TEXT SHOWN →
_ _ _ _ _

It’s also important to remember that music was important in the film too. Bebe and Louis Barron’s a ground-breaking film score changed film soundtracks forever, offering up an abstract, almost avant-garde electronic soundscape that contributed mightily to the film’s mood and success. And of course, the play is one of Shakespeare’s most musical, with several songs in it. Because this story is about primal emotions, it requires music. The meteor shower, which we later discover was a physical manifestation of Prospero’s anger, is a fundamentally emotional event and is therefore dramatized in the stage musical by an instrumental piece, Wipe Out. This piece takes on extra resonance (and maybe laughs) for the majority of the audience who know the song’s title already and will connect the title to the fact that the ship is crash landing, even though the title is never mentioned. In every incarnation of this story, music is an elemental piece of the puzzle.

_ _ _ _ _

MATERIAL PROVIDED →

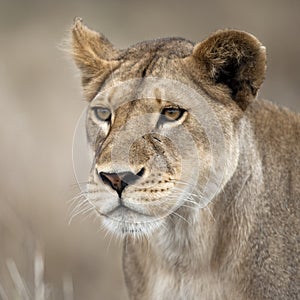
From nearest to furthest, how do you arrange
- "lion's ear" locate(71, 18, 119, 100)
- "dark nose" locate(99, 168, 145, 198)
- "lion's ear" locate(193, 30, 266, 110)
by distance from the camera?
"dark nose" locate(99, 168, 145, 198) → "lion's ear" locate(193, 30, 266, 110) → "lion's ear" locate(71, 18, 119, 100)

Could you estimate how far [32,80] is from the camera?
12258 millimetres

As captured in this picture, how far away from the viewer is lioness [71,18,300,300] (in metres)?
4.84

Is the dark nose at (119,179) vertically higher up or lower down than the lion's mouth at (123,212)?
higher up

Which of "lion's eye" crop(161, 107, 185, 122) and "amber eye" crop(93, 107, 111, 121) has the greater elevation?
"lion's eye" crop(161, 107, 185, 122)

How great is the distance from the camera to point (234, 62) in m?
5.09

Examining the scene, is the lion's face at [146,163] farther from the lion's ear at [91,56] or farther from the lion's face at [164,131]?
the lion's ear at [91,56]

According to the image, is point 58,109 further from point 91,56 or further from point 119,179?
point 119,179

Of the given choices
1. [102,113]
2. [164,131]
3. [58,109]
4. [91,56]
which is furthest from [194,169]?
[58,109]

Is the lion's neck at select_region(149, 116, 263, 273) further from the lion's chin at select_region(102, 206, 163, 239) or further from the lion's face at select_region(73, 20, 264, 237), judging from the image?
the lion's chin at select_region(102, 206, 163, 239)

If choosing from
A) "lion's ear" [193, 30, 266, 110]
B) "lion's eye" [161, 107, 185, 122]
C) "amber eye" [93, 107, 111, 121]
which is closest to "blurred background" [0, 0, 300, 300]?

_ _ _ _ _

SHORT EXERCISE A → Reproduce the full passage on music, word for word.
SHORT EXERCISE B → Pull out every line in the listing that contains the word "point".

ANSWER A →
It’s also important to remember that music was important in the film too. Bebe and Louis Barron’s a ground-breaking film score changed film soundtracks forever, offering up an abstract, almost avant-garde electronic soundscape that contributed mightily to the film’s mood and success. And of course, the play is one of Shakespeare’s most musical, with several songs in it. Because this story is about primal emotions, it requires music. The meteor shower, which we later discover was a physical manifestation of Prospero’s anger, is a fundamentally emotional event and is therefore dramatized in the stage musical by an instrumental piece, Wipe Out. This piece takes on extra resonance (and maybe laughs) for the majority of the audience who know the song’s title already and will connect the title to the fact that the ship is crash landing, even though the title is never mentioned. In every incarnation of this story, music is an elemental piece of the puzzle.

ANSWER B →
How great is the distance from the camera to point (234, 62) in m?
According to the image, is point 58,109 further from point 91,56 or further from point 119,179?
point 119,179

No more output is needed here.